#### [Work to complete]
Rewrite the rows from the line containing "Out of the set" through the line containing "89.1 inches", inclusive, replacing "cabin window" with "cabin porthole" and leaving everything else the same.

Start of Raw data

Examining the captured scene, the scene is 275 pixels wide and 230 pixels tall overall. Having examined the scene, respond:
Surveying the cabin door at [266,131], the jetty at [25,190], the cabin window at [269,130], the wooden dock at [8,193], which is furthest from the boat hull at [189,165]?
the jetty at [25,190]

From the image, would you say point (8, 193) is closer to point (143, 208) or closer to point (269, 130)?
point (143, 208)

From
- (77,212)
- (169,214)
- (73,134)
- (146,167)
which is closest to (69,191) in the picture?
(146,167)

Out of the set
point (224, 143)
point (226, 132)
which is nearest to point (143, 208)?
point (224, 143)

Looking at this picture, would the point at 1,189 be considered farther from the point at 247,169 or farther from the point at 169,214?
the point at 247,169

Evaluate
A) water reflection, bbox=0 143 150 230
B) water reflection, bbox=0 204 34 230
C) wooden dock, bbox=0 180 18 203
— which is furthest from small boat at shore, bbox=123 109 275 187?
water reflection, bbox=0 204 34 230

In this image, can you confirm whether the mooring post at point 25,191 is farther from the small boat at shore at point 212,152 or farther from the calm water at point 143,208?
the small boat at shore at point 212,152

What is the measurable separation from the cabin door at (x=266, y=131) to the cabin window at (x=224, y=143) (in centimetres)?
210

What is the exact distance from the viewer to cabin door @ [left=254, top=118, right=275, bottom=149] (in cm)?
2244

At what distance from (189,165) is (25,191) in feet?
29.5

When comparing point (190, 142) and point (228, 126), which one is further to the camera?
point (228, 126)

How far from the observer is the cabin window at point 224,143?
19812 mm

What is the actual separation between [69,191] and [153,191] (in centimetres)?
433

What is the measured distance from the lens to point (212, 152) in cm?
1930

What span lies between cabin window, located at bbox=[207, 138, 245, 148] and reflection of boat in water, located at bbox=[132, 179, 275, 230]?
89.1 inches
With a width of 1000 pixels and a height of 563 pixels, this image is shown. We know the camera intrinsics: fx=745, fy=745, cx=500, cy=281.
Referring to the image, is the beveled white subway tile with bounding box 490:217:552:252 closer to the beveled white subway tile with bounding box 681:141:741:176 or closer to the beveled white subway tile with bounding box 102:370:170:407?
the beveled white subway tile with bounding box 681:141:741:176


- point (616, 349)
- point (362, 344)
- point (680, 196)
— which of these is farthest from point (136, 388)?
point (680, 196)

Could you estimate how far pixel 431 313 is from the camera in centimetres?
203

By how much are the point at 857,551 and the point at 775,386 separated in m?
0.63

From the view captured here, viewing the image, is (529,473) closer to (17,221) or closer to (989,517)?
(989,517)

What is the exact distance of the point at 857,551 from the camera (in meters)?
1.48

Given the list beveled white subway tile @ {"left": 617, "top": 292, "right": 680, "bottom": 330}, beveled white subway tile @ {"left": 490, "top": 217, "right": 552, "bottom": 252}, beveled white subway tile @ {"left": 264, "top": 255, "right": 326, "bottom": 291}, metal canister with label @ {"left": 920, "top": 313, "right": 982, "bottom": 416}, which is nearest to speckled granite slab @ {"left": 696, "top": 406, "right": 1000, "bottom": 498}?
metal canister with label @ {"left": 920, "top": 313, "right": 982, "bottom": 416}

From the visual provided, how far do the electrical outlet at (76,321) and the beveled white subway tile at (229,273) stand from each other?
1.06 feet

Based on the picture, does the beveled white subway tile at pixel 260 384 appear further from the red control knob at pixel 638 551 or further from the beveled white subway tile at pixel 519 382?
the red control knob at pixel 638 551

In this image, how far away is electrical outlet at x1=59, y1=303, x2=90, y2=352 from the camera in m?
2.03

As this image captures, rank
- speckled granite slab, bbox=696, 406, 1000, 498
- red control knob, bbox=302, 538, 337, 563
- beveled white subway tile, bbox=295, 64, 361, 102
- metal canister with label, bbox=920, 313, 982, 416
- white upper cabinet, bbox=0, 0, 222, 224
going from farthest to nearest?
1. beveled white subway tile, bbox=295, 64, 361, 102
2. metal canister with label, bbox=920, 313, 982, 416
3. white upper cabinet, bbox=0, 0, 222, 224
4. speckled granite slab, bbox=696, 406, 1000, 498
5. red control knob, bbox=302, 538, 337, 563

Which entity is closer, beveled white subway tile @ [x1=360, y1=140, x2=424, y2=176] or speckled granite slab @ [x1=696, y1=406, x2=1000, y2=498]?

End of Raw data

#### [Exercise output]
Out of the set
point (224, 143)
point (226, 132)
which is nearest to point (143, 208)?
point (224, 143)

Looking at this picture, would the point at 1,189 be considered farther from the point at 247,169 or farther from the point at 169,214?
the point at 247,169

Evaluate
A) water reflection, bbox=0 143 150 230
B) water reflection, bbox=0 204 34 230
C) wooden dock, bbox=0 180 18 203
— which is furthest from small boat at shore, bbox=123 109 275 187?
water reflection, bbox=0 204 34 230

In this image, can you confirm whether the mooring post at point 25,191 is farther from the small boat at shore at point 212,152 or farther from the calm water at point 143,208?
the small boat at shore at point 212,152

What is the measurable separation from the cabin door at (x=266, y=131) to the cabin porthole at (x=224, y=143) (in centimetres)?
210

What is the exact distance from the viewer to cabin door @ [left=254, top=118, right=275, bottom=149] (in cm)?
2244

At what distance from (189,165) is (25,191) in feet?
29.5

When comparing point (190, 142) and point (228, 126), which one is further to the camera?
point (228, 126)

How far from the observer is the cabin porthole at point 224,143?
19812 mm

What is the actual separation between [69,191] and [153,191] (in centimetres)?
433

What is the measured distance from the lens to point (212, 152) in cm?
1930

What span lies between cabin porthole, located at bbox=[207, 138, 245, 148] and reflection of boat in water, located at bbox=[132, 179, 275, 230]?
89.1 inches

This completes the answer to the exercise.